* [Requirement]
Please lay out every line of the records below as a Markdown table with two columns, Row and Line, numbering the rows in order and omitting blank lines.

Spatial questions about scenes

%%

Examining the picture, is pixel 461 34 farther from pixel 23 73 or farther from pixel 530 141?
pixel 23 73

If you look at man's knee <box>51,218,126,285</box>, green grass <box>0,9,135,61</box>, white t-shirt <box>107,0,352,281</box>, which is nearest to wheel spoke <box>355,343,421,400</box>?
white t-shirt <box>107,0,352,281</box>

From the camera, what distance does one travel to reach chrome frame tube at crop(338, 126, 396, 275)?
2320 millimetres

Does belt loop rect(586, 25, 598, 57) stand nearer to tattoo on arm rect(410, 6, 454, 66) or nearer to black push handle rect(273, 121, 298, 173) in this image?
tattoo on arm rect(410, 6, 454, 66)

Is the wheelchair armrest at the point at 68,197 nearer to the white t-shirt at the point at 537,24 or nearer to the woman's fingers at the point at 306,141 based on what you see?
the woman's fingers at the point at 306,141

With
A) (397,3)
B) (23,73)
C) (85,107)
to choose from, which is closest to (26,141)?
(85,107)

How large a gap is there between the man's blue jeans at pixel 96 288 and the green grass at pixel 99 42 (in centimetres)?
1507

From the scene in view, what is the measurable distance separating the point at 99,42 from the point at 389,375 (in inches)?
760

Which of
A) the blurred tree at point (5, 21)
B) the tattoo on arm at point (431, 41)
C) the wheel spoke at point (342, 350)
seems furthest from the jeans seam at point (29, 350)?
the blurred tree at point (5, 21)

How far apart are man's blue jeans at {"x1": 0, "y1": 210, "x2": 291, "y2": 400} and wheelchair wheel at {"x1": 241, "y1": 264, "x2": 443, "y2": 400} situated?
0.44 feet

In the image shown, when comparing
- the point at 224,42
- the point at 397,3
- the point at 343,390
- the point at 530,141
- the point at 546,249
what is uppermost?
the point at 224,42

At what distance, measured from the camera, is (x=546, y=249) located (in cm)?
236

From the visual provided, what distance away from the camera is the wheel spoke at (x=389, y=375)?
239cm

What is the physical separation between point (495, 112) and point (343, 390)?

%%

* [Exercise response]
| Row | Line |
|---|---|
| 1 | Examining the picture, is pixel 461 34 farther from pixel 23 73 or farther from pixel 530 141? |
| 2 | pixel 23 73 |
| 3 | If you look at man's knee <box>51,218,126,285</box>, green grass <box>0,9,135,61</box>, white t-shirt <box>107,0,352,281</box>, which is nearest to wheel spoke <box>355,343,421,400</box>? |
| 4 | white t-shirt <box>107,0,352,281</box> |
| 5 | From the camera, what distance does one travel to reach chrome frame tube at crop(338, 126, 396, 275)? |
| 6 | 2320 millimetres |
| 7 | Does belt loop rect(586, 25, 598, 57) stand nearer to tattoo on arm rect(410, 6, 454, 66) or nearer to black push handle rect(273, 121, 298, 173) in this image? |
| 8 | tattoo on arm rect(410, 6, 454, 66) |
| 9 | Is the wheelchair armrest at the point at 68,197 nearer to the white t-shirt at the point at 537,24 or nearer to the woman's fingers at the point at 306,141 based on what you see? |
| 10 | the woman's fingers at the point at 306,141 |
| 11 | With |
| 12 | A) (397,3) |
| 13 | B) (23,73) |
| 14 | C) (85,107) |
| 15 | to choose from, which is closest to (26,141)? |
| 16 | (85,107) |
| 17 | How large a gap is there between the man's blue jeans at pixel 96 288 and the green grass at pixel 99 42 (in centimetres)? |
| 18 | 1507 |
| 19 | From the scene in view, what is the measurable distance separating the point at 99,42 from the point at 389,375 (in inches)? |
| 20 | 760 |
| 21 | Which of |
| 22 | A) the blurred tree at point (5, 21) |
| 23 | B) the tattoo on arm at point (431, 41) |
| 24 | C) the wheel spoke at point (342, 350) |
| 25 | seems furthest from the jeans seam at point (29, 350)? |
| 26 | the blurred tree at point (5, 21) |
| 27 | How far apart are man's blue jeans at {"x1": 0, "y1": 210, "x2": 291, "y2": 400} and wheelchair wheel at {"x1": 241, "y1": 264, "x2": 443, "y2": 400} situated? |
| 28 | 0.44 feet |
| 29 | In the image shown, when comparing |
| 30 | - the point at 224,42 |
| 31 | - the point at 397,3 |
| 32 | - the point at 343,390 |
| 33 | - the point at 530,141 |
| 34 | - the point at 546,249 |
| 35 | what is uppermost? |
| 36 | the point at 224,42 |
| 37 | At what distance, measured from the camera, is (x=546, y=249) located (in cm)? |
| 38 | 236 |
| 39 | From the visual provided, what distance away from the camera is the wheel spoke at (x=389, y=375)? |
| 40 | 239cm |
| 41 | What is the physical separation between point (495, 112) and point (343, 390)? |